Data in this exercise =
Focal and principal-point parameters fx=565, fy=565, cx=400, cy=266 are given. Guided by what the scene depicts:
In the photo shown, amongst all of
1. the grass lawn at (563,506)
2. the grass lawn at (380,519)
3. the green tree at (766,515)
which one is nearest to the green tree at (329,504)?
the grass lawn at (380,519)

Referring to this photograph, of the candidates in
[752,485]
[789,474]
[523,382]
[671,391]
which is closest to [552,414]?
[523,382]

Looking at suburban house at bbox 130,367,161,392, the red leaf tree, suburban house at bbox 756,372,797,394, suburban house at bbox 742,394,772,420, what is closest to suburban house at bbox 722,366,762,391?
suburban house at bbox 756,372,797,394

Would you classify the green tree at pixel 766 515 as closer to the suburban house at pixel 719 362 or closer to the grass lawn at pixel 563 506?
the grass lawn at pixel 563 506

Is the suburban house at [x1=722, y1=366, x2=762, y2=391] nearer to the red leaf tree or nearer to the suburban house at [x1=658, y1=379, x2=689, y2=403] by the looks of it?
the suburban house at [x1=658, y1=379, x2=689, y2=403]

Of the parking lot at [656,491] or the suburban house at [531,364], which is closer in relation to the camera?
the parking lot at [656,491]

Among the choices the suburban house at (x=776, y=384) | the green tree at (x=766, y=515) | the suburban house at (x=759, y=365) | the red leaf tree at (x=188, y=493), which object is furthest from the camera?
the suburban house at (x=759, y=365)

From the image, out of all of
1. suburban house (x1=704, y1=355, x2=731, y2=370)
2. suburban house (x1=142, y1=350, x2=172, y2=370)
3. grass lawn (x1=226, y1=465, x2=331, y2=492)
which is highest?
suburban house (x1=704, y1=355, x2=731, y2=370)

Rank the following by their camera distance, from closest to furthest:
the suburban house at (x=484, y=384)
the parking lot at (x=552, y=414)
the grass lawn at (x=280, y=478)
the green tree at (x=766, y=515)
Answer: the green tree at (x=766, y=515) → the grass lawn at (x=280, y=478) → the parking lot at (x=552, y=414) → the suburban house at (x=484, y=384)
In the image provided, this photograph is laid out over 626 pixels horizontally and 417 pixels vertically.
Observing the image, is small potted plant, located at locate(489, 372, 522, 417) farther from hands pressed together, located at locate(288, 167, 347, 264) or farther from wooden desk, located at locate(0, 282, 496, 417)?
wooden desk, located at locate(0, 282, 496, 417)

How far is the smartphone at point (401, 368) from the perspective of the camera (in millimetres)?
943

Prompt = Extract, word for word, the lines from the one containing "From the image, out of all of" up to and including the one containing "Answer: the green".

Result of the task =
From the image, out of all of
1. suburban house (x1=704, y1=355, x2=731, y2=370)
2. suburban house (x1=142, y1=350, x2=172, y2=370)
3. grass lawn (x1=226, y1=465, x2=331, y2=492)
which is highest?
suburban house (x1=704, y1=355, x2=731, y2=370)

Rank the following by their camera distance, from closest to furthest:
the suburban house at (x=484, y=384)
the parking lot at (x=552, y=414)
the grass lawn at (x=280, y=478)
the green tree at (x=766, y=515)
Answer: the green tree at (x=766, y=515) → the grass lawn at (x=280, y=478) → the parking lot at (x=552, y=414) → the suburban house at (x=484, y=384)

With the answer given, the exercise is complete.